Termini Imerese: Vicolo Cancello, una triste storia di sofferenze – di Nando Cimino
Si potrebbe pensare che li, in passato, vi potesse essere un qualche cancello che ne chiudeva il passaggio e da cui poi il nome. In realtà non è così
Tra il dedalo di viuzze che si snodano suggestive nelle vicinanze della nostra chiesa Madre, c’è né una che si chiama vicolo Cancello. Ecco; a prima battuta si potrebbe pensare che li, in passato, vi potesse essere un qualche cancello che ne chiudeva il passaggio e da cui poi il nome. In realtà non è così; infatti lo storico Enzo Giunta sostiene, e credo giustamente, che l’originario nome della strada dovesse essere non Cancello bensì Cancelle.
E questo ne cambia totalmente il senso e la storia. Infatti la parola “cancelle”, tipica della parlata napoletana, e il cui significato è quello di “prigione”, ci riporta al periodo borbonico che, anche a Termini, e grazie soprattutto alla presenza del castello, molto incise sulla vita della città.
E sicuramente questo nome doveva riferirsi proprio a quel tempo; infatti, per come si vede dal documento in foto e che risale al 1878, già allora la via aveva preso il nome di “Vico del Cancello”. Ma perché allora, e proprio in quella zona, il riferimento alle prigioni?
Ebbene, cosa che magari non tutti sanno, durante il periodo borbonico, proprio nel piano terra del palazzo comunale, dove oggi sono gli uffici del protocollo, c’era una prigione che, in spazi angusti e indecorosi, ospitava sia uomini che donne. E si presume quindi che proprio da quella viuzza si trovassero spesso a passare tanti poveracci che, incatenati, si avviavano mestamente ad essere richiusi in quel luogo di sofferenza.

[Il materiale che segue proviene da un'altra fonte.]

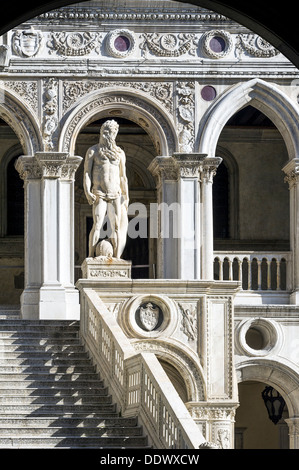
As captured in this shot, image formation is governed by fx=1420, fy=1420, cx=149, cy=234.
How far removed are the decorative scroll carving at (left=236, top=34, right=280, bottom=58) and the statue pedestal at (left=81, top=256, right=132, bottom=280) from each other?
5.75 metres

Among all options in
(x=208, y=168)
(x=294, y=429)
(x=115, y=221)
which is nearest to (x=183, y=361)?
(x=115, y=221)

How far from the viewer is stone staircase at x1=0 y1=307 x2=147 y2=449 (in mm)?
16359

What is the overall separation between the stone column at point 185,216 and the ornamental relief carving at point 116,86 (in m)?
1.06

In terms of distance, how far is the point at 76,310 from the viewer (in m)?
24.0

E proprio con il titolo “E Cancelle”, tanti anni fa il cantante napoletano Sergio Bruni, scrisse una triste canzone in cui viene descritta la infelice vita di un carcerato. Ancora oggi il nostro vicolo Cancello, stretto, impervio e semibuio, ben ci lascia immaginare quei tempi e quelle storie che hanno segnato un pezzo di vita popolare della città.